Ministre de l’Économie, 30 mai 2008, n° ECEC0816543S
MINISTRE DE L’ÉCONOMIE
Lettre
PARTIES
Demandeur :
MINISTRE DE L'ECONOMIE
Défendeur :
Conseils des entreprises CNCE et Financière XVI
MINISTRE DE L'ECONOMIE, DE L'INDUSTRIE ET DE L'EMPLOI
Maîtres,
Par dépôt d'un dossier déclaré complet le 28 avril 2008, vous avez notifié la prise de contrôle conjoint de la société Telfrance Holding par les sociétés Caisse Nationale des Caisses d' Épargne (ciaprès " CNCE ") et Financière XVI, au travers d'une société nouvellement créée (ci-après " Newco ") placée sous le contrôle exclusif de la société FLCP. Cette opération a été formalisée par un protocole de cession d'actions signé le 5 mai 2008.
1. LES ENTREPRISES CONCERNÉES ET L'OPÉRATION
Les entreprises concernées par la présente opération sont : CNCE et Financière XVI, les acquéreurs et Telfrance Holding, la cible.
CNCE est l'organe central du réseau des Caisses d'Épargne (ci-après " Groupe Caisse d' Épargne " ou " GCE ") dont elle assure la cohérence et l'homogénéité. GCE est actif dans le secteur des services bancaires à destination des particuliers, des entreprises, des collectivités et des institutions financières. Par ailleurs, il détient des participations contrôlantes dans trois sociétés éditrices de chaînes de télévision locales : La Chaîne Marseille, Touraine Télévision et IDF Télé.
En 2007, le chiffre d'affaires total mondial de GCE s'est élevé à [...] milliards d'euros hors taxes, dont environ [...] milliards d'euros en France.
Financière XVI est une société par actions simplifiée placée sous le contrôle exclusif de la société FIFL (1), elle-même exclusivement détenue par une personne physique, Monsieur Fabrice Larue, ne détenant pas de participations contrôlantes dans d'autres entreprises. La société FIFL a pour objet l'acquisition et la gestion de participations financières et commerciales et toutes opérations industrielles et commerciales pouvant s'y rattacher directement ou indirectement. Sa participation dans Financière XVI constitue sa seule participation contrôlante.
En 2006, le chiffre d'affaires total mondial de FIFL s'est élevé à 664 000 euros hors taxes, dont 638 000 euros en France.
Telfrance Holding est une société par actions simplifiée à la tête du groupe Telfrance (ci-après " Telfrance "). Elle exerce un contrôle exclusif sur la société Telfrance (2), société opérationnelle du groupe. Telfrance est actif dans la production et la distribution de programmes destinés à la télévision, essentiellement en France. Il édite également la plupart des productions musicales issues des fictions qu'il produit.
++++
CONSIGNE
Poursuivez, s'il vous plaît, la lettre sur la prise de contrôle de Telfrance Holding en reprenant juste après sa dernière phrase.

ENTRÉES EXTRAITES
++++
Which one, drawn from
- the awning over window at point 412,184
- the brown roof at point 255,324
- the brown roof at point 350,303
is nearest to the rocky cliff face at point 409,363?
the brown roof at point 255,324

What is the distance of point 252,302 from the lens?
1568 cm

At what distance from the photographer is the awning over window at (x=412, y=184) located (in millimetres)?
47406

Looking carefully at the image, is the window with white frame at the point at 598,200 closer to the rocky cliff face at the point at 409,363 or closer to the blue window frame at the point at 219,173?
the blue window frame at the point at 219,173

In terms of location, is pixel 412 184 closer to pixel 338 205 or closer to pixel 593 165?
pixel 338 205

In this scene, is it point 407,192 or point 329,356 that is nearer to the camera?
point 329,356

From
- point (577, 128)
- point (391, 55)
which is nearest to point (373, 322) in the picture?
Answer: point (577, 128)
++++
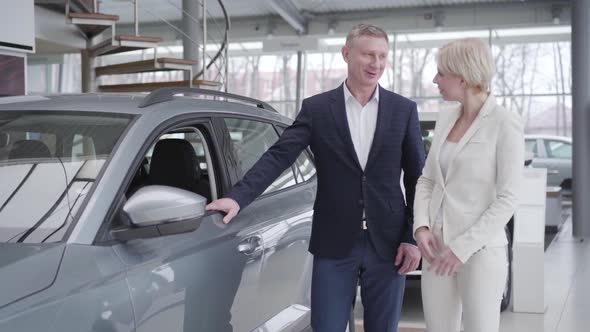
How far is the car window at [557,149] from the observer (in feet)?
++++
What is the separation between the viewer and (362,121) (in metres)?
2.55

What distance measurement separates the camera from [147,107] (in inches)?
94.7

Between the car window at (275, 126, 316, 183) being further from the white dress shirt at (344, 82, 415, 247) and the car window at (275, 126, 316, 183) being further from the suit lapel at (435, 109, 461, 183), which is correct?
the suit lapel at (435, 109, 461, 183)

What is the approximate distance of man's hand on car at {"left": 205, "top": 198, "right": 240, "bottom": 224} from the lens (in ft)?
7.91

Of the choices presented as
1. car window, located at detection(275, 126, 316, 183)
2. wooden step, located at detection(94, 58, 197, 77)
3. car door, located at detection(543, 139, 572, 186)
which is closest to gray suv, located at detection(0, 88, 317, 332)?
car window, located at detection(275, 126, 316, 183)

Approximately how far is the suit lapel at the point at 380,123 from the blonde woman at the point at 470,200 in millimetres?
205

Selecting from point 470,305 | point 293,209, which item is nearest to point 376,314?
++++
RÉPONSE ATTENDUE
En 2007, le chiffre d'affaires total mondial de Telfrance Holding s'est élevé à 72,26 millions d'euros hors taxes, dont 72,23 millions en France.
L'opération consiste en la prise de contrôle de la société Telfrance Holding par la société Newco, placée sous le contrôle exclusif de la société FLCP, détenue conjointement par les sociétés Financière XVI et CNCE. La présente opération est la première acquisition réalisée FLCP depuis sa création en juillet 2007. En conséquence, les entreprises concernées au sens du paragraphe 147 de la Communication juridictionnelle consolidée de la Commission européenne sont Financière XVI et CNCE (3).
Au terme de l'opération, Newco détiendra 100% du capital et des droits de vote de la société Telfrance Holding et de ses filiales (4). La société Newco sera placée sous le contrôle exclusif de la société FLCP.
Le capital de la société FLCP est détenu à hauteur de 65% par la société Financière XVI et à hauteur de 35% par la société CNCE. Elle est dirigée par un président qui agit sous le contrôle d'un comité de surveillance dont le rôle est de valider les décisions stratégiques de la société. Le Comité de surveillance est composé de six membres nommés par décision collective des associés statuant à la majorité simple. Trois de ces membres sont désignés sur proposition de CNCE et les trois membres restants sur proposition de Financière XVI. Les décisions stratégiques doivent être adoptées à la majorité des cinq sixièmes des membres du Comité de surveillance.
En raison des droits de véto dont disposent Financière XVI et CNCE sur les décisions stratégiques de la société FLCP, cette société est placée sous le contrôle conjoint des sociétés Financière XVI et CNCE. En effet, selon le paragraphe 62 de la Communication juridictionnelle consolidée de la Commission européenne, " il y a contrôle en commun lorsque deux ou plusieurs entreprises ou personnes ont la possibilité d'exercer une influence déterminante sur une autre entreprise. Par influence déterminante, on entend habituellement le pouvoir de bloquer les décisions qui déterminent la stratégie commerciale d'une entreprise ".
La présente opération consiste en la prise de contrôle conjoint de la société Telfrance Holding par les sociétés CNCE et Financière XVI.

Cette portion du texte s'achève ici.